* [What to produce]: Your task is to transcribe all the entries exactly, excluding pictures.

* [Data for this exercise]:
———

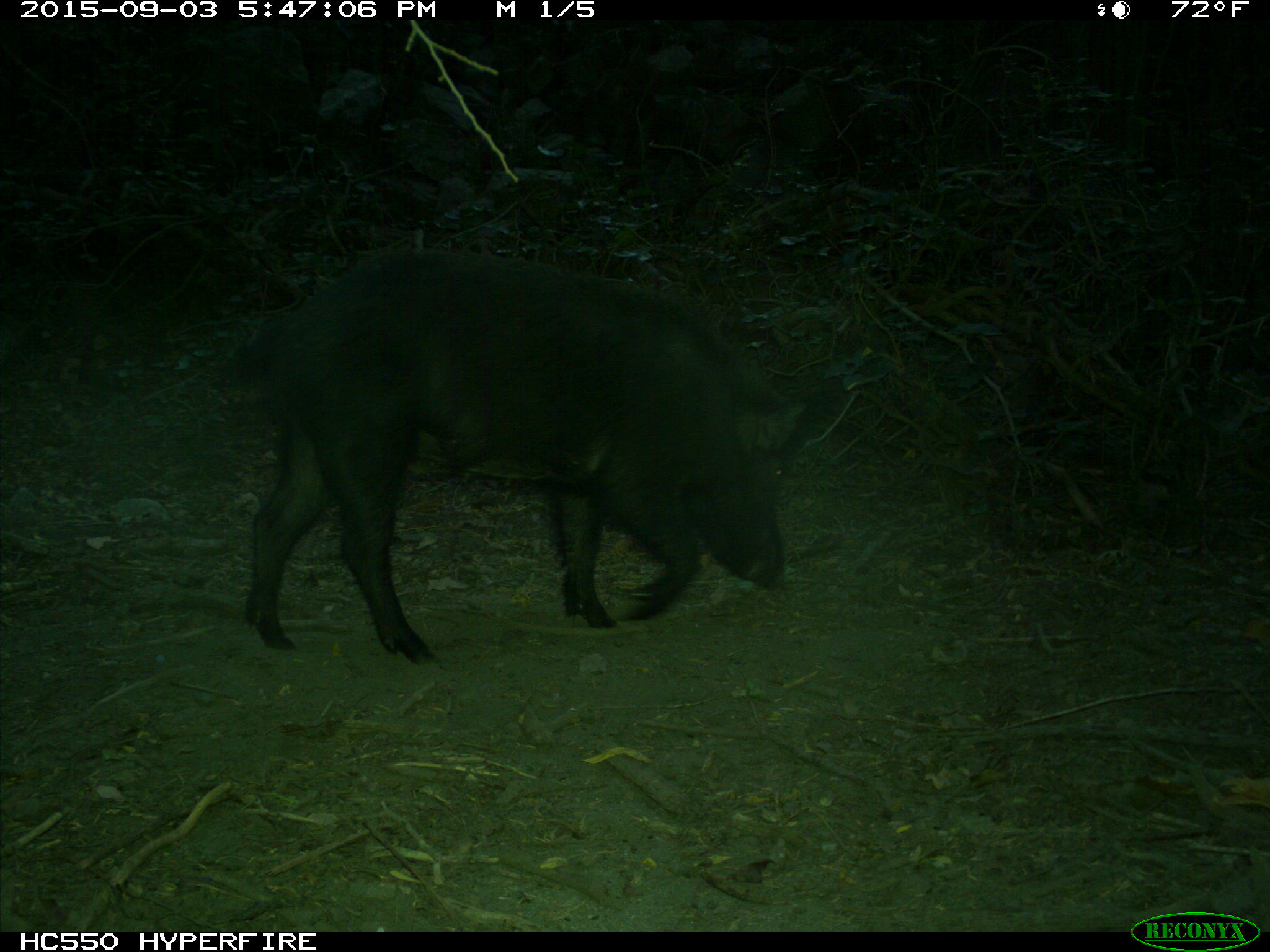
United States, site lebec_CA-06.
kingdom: Animalia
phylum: Chordata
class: Mammalia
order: Artiodactyla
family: Suidae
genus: Sus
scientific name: Sus scrofa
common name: wild boar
Sus scrofa (wild boar).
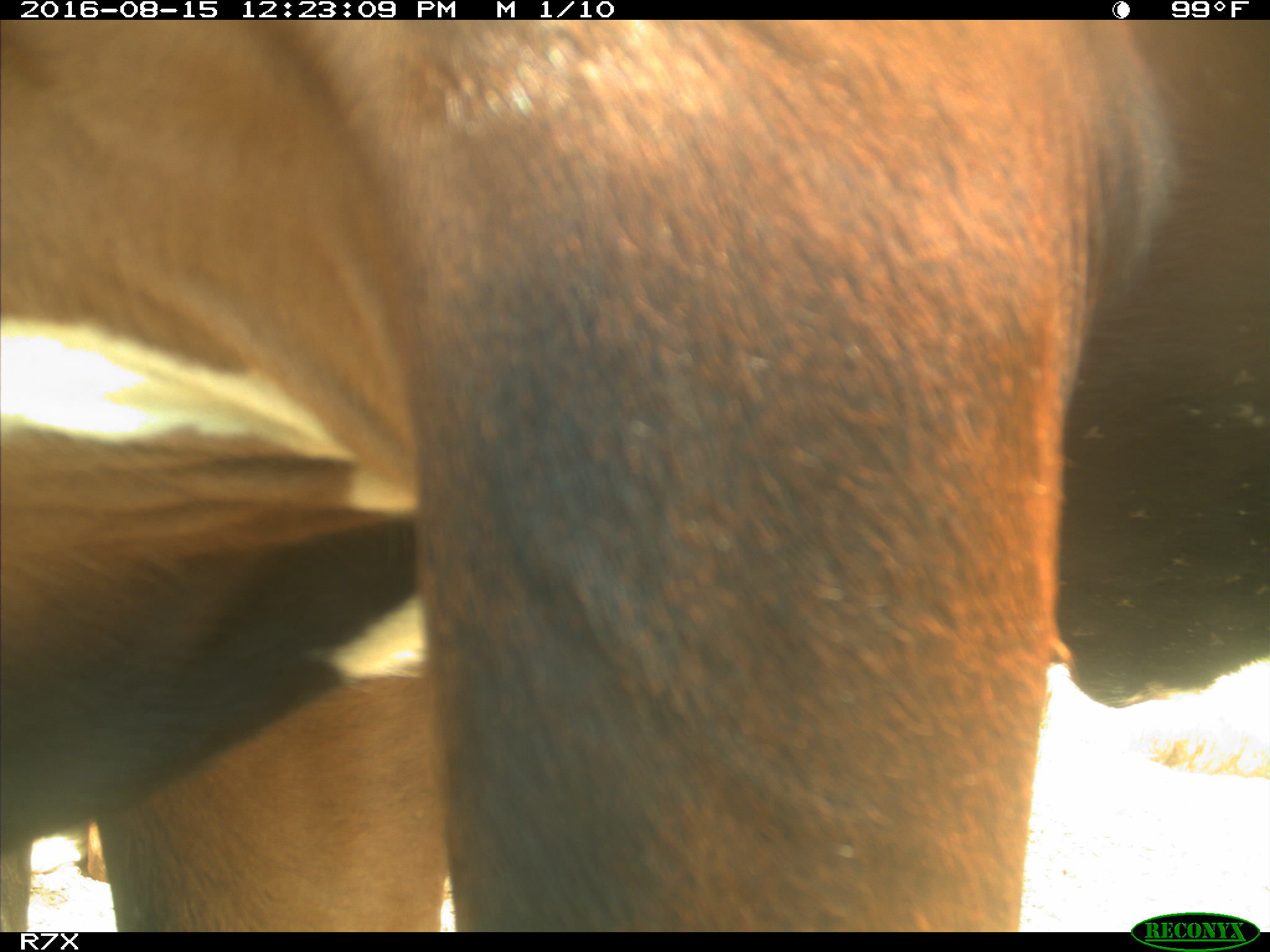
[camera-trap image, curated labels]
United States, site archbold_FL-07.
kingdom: Animalia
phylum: Chordata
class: Mammalia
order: Artiodactyla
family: Bovidae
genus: Bos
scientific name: Bos taurus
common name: domestic cow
Bos taurus (domestic cow).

———

* [Exercise solution]:
United States, site lebec_CA-06.
kingdom: Animalia
phylum: Chordata
class: Mammalia
order: Artiodactyla
family: Suidae
genus: Sus
scientific name: Sus scrofa
common name: wild boar
Sus scrofa (wild boar).
[camera-trap image, curated labels]
United States, site archbold_FL-07.
kingdom: Animalia
phylum: Chordata
class: Mammalia
order: Artiodactyla
family: Bovidae
genus: Bos
scientific name: Bos taurus
common name: domestic cow
Bos taurus (domestic cow).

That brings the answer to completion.